Insulate and Seal
The number one bit of advice is far from glamorous but very effective: insulate. Nearly 50 percent of your heating can escape if your home is not properly insulated. You can keep turning up the thermostat in the winter or turning it down in the summer, but unless you block that heat transfer, your HVAC system will underperform.
Thankfully, this is totally appropriate for a DIY project. Add insulation in the attic and seal up holes in the heating ducts. Doors and windows are also huge culprits, so make sure you weatherstrip and fill up any cracks with sealant. Check along the floorboards and the space around fixtures for other gaps that need to be filled.
Now that you have the basics out of the way, you can focus on more sophisticated approaches. Window coverings and shields can do a lot to keep the radiant heat out of your home while still providing ample daylight. EZ Snap Shading Mesh blocks up to 90 percent of the sun’s heat and UV rays that could cause your furnishings to fade. It also reduces the sun’s glare so that you can still get beautiful views of the outdoors—and as a bonus, the shades are easy to install!

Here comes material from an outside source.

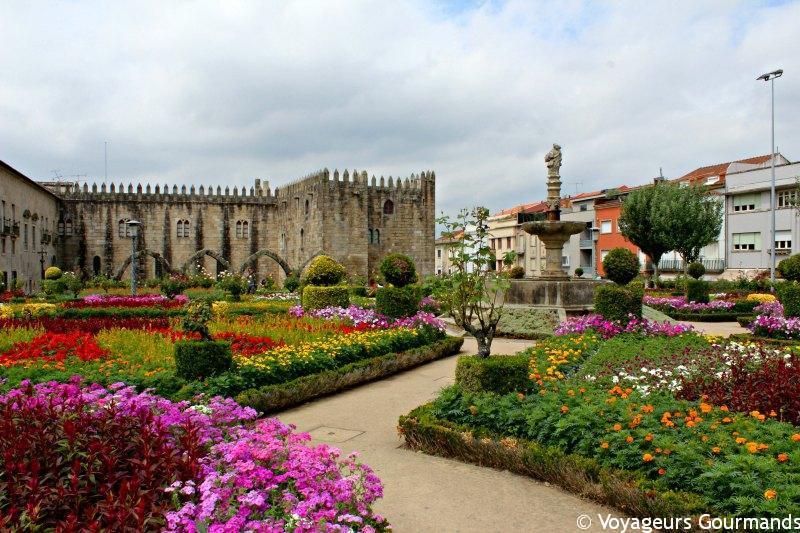 Braga (2)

Get a Programmable or Smart Thermostat
Adjusting your thermostat to only heat and cool your home when needed is an art. Some have mastered it, while others let opportunities to save energy slip by. It’s understandable—it’s inconvenient to come home to a house that’s too hot or cold. But instead of putting the burden on yourself and your family to save energy every day by adjusting the thermostat, install a programmable one. You can program it to switch to a more energy-saving temperature while you’re away, and to get comfortable again half an hour before you come home. Or go one step further and install a smart thermostat that will learn your routine, keep tabs on your energy use, and make your home more comfortable by precisely meeting your heating and cooling needs.
Use LEDs Wherever They Make Sense
Traditional incandescent lights are pretty inefficient, but thankfully, recent technologies have provided us with better options like LEDs and CFLs. LEDs are the most expensive, but they also last the longest and use the least amount of energy. Because they last so long, it’s not a bad idea to replace some hard-to-reach light fixtures with LEDs so you’re changing inconveniently-located bulbs only once every few years. If you’re worried about the bright light of LEDs, rest assured that they’re now available in warmer colors comparable to traditional incandescents.
Adjust Your Habits
One of the best changes you can make doesn’t involve tools or a trip to the home improvement store. You can save energy just by reevaluating your everyday practices and setting new guidelines for your family’s energy use. Consider taking these measures to conserve:
- Take shorter showers
- Dry your clothes in the sun instead of in the dryer
- Wash all of your clothes on cold—just make sure to get cold-water laundry detergent
- Warm your home (responsibly) with a fire in the winter
- Close the curtains when you leave on a hot day
- Use ceiling fans instead of centralized cooling whenever possible
- Eat more raw foods and use the oven less
- Unplug (rather than just turn off) any unused appliances or electronics
If you like green—both on the earth and in your pocket—these simple changes will be perfect for your home and lifestyle.